Everyone agrees that teachers are stoopid (even though the evidence is incredibly thin), and that they're getting stoopider (they aren't). So we really shouldn't be paying them so much (except folks on both sides of the reform debate agree we should be paying them more, and American teachers work more and make less than teachers in the rest of the developed world).

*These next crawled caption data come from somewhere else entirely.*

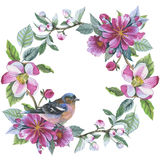 Wildflower apple flower wreath in a watercolor style isolated. Royalty Free Stock Photos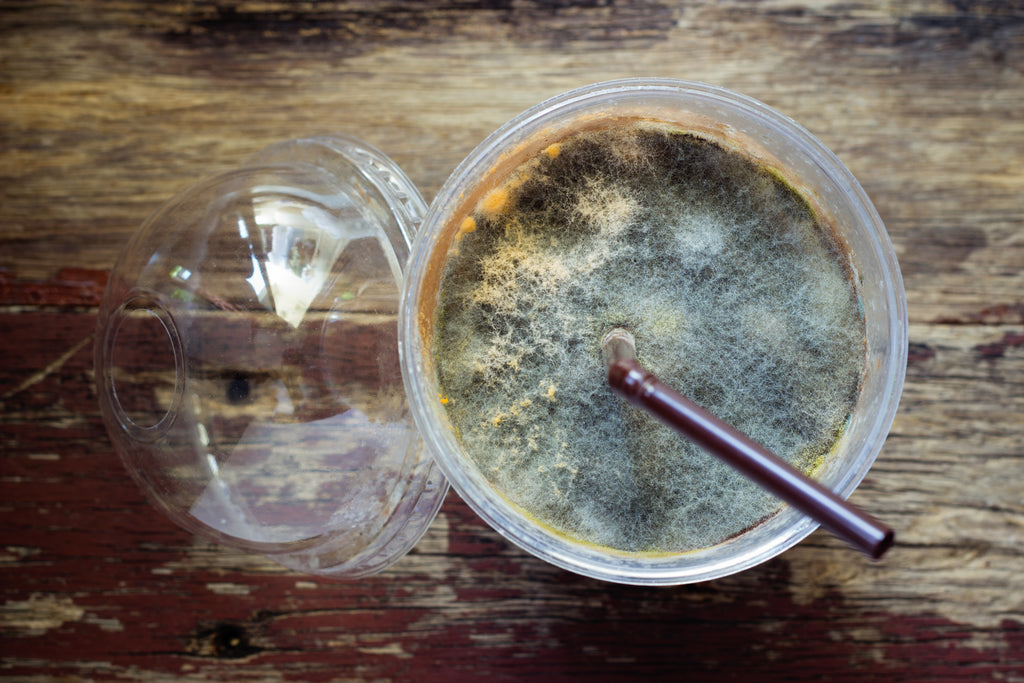 blue mold on the top of a plastic cup of iced coffee
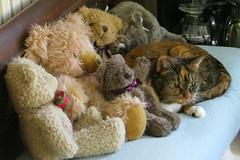Gracie 24 January 2019 2349Ri 4x6 (edgarandron - Busy!) Tags: cat cats kitty kitties tabby tabbies cute feline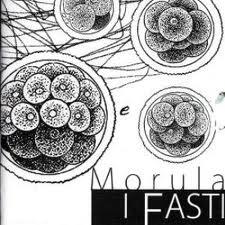 I Fasti-Morula
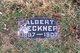 Profile photo:  Albert Reckner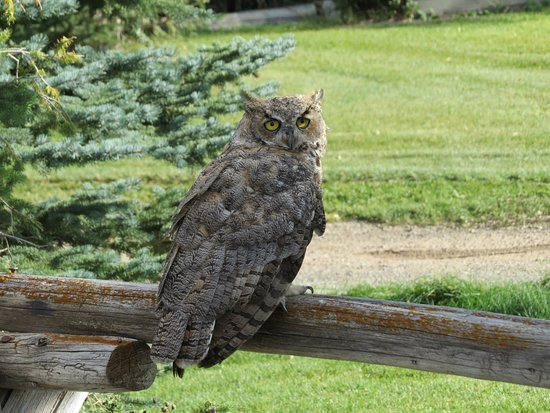 Dubois, WY: Great Horned Owl Discovery Speakers program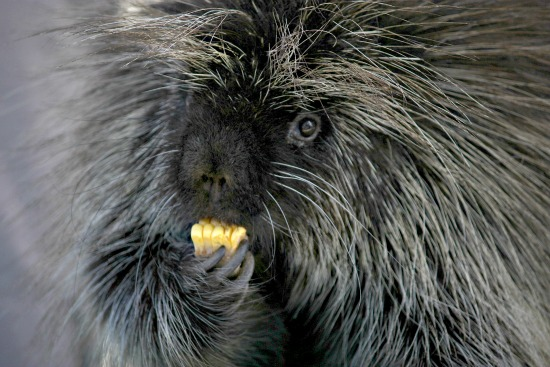 A porcupine eating lunch
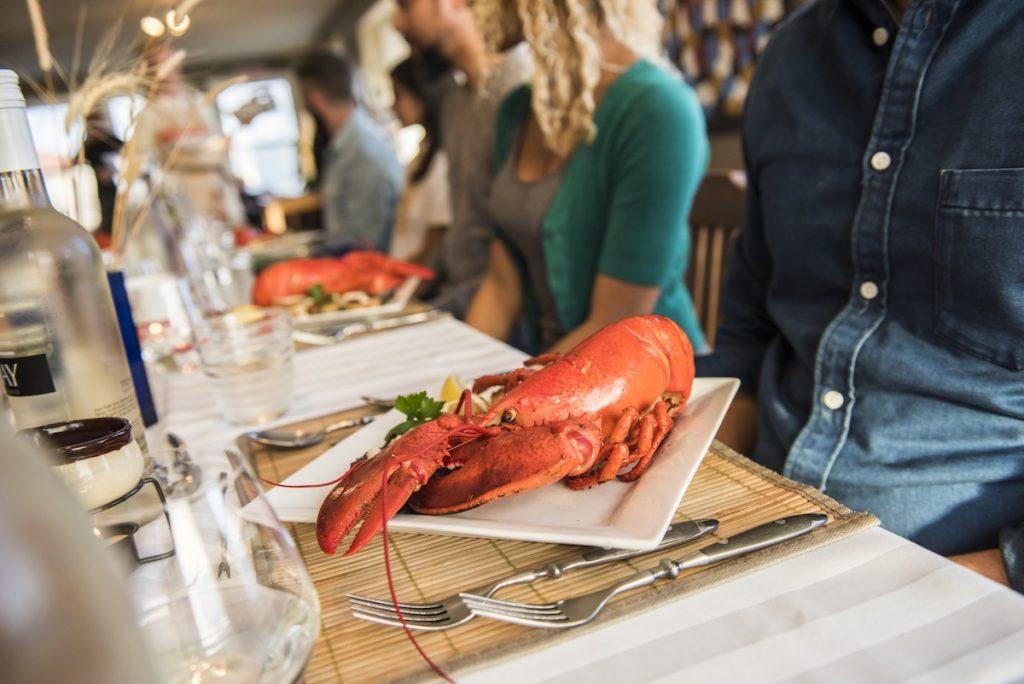 Lobster in Nova Scotia
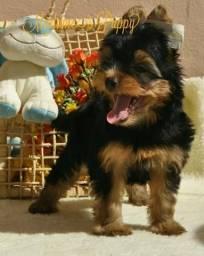 Yorkshire Terrier Machinho Alto Padrão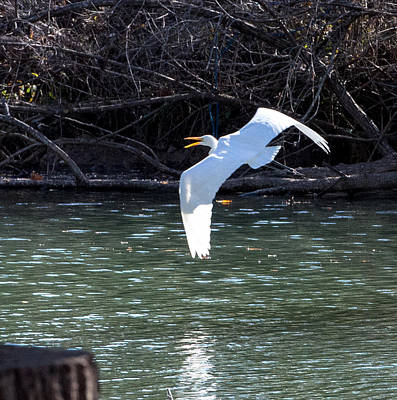 Photograph - Egret In Flight by John Johnson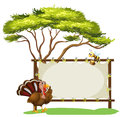 A turkey and a bee illustration of on white background Royalty Free Stock Images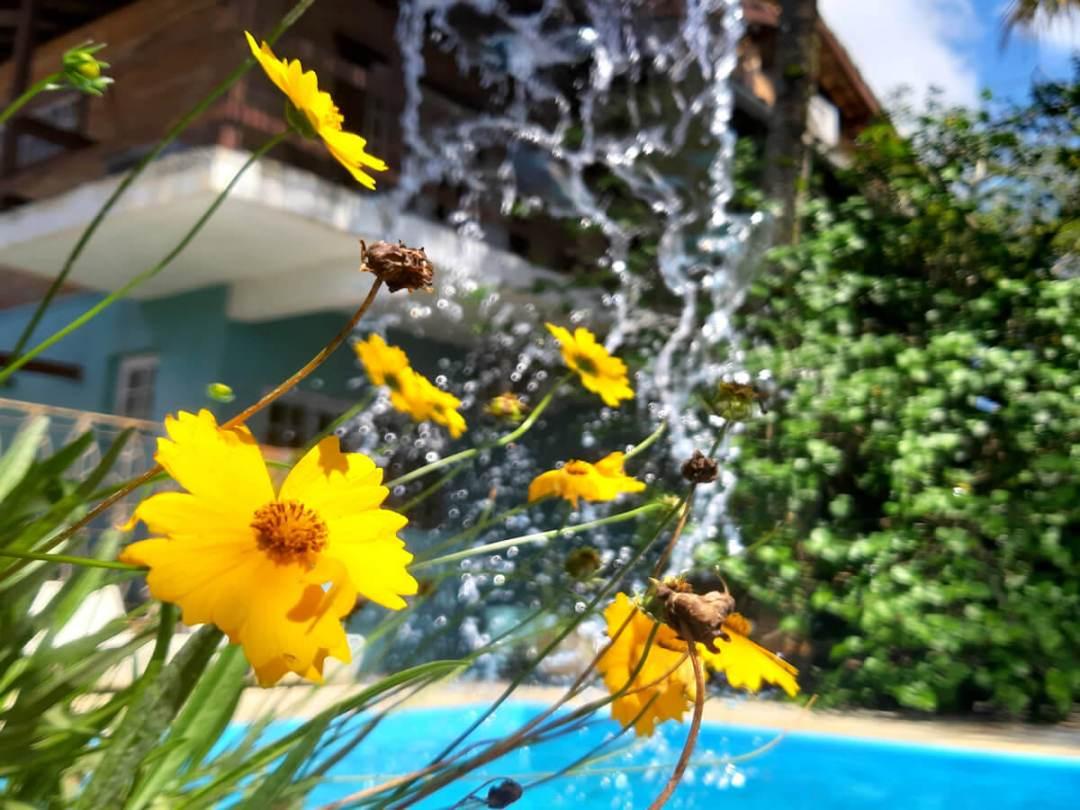 Jardim e Piscina oca poranga guaruja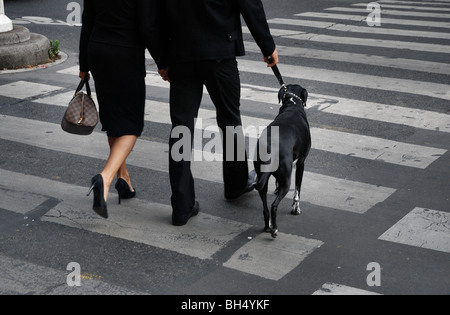 Paris: a couple dressed in black on a zebra crossing with a black dog - Stock Photo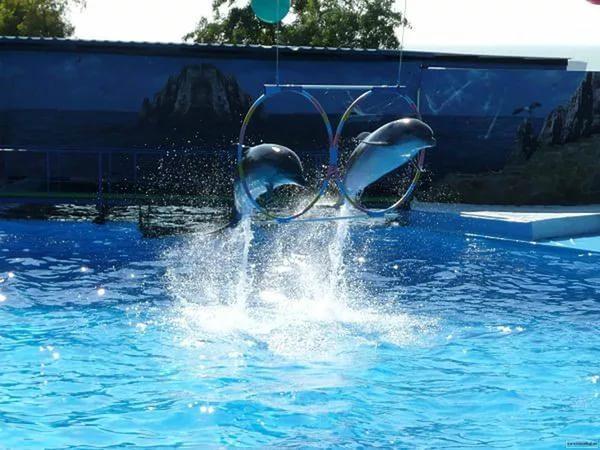 Дельфинарий города Ейска. Ейск.
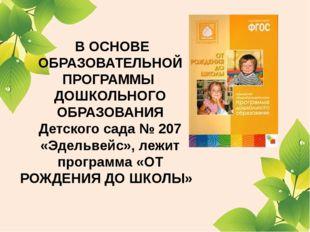 В ОСНОВЕ ОБРАЗОВАТЕЛЬНОЙ ПРОГРАММЫ ДОШКОЛЬНОГО ОБРАЗОВАНИЯ Детского сада № 2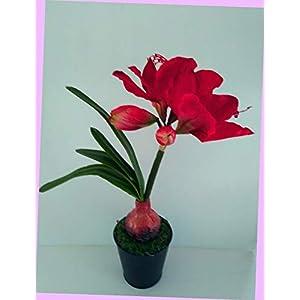 Artificial 15″ Deep Red Amaryllis Plant Artificial Silk Floral Flowers Bouquet Realistic Flower Arrangements Craft Art Decor Plant for Party Home Wedding Decoration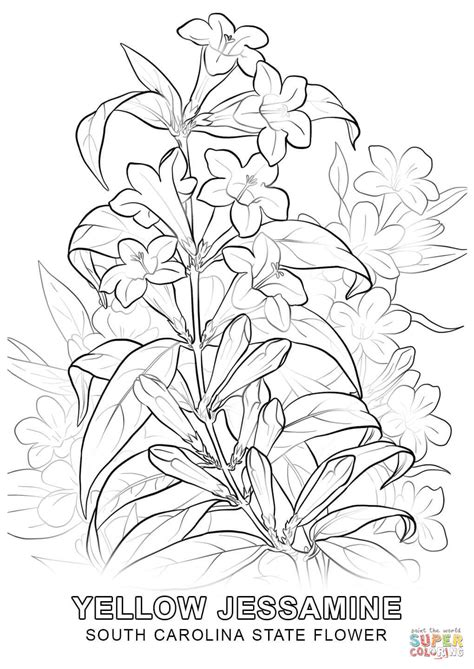 coloring pages of state flowers south carolina state flower coloring page free printable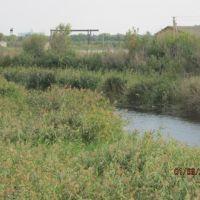 Река Бык вид с моста, Брагиновка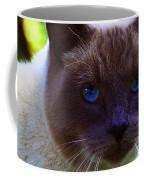 Mr. Blue Eyes Coffee Mug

The problem is obviously the unions. They are so powerful (they aren't) that they can completely subvert the labor market (they can't) and exclude the best candidates for these high-paying, vacation-laden, gold-plated-benefits-having jobs in favor of a bunch of dummies. And the unions' incentive for doing so is... well, we're not sure, but it must be there somewhere (maybe stoopid teachers are more prone to paying higher dues or something).
The solution is, of course, merit pay (which has never worked).
That's your argument? Really?
Boys, do they have a drug testing policy at the AEI?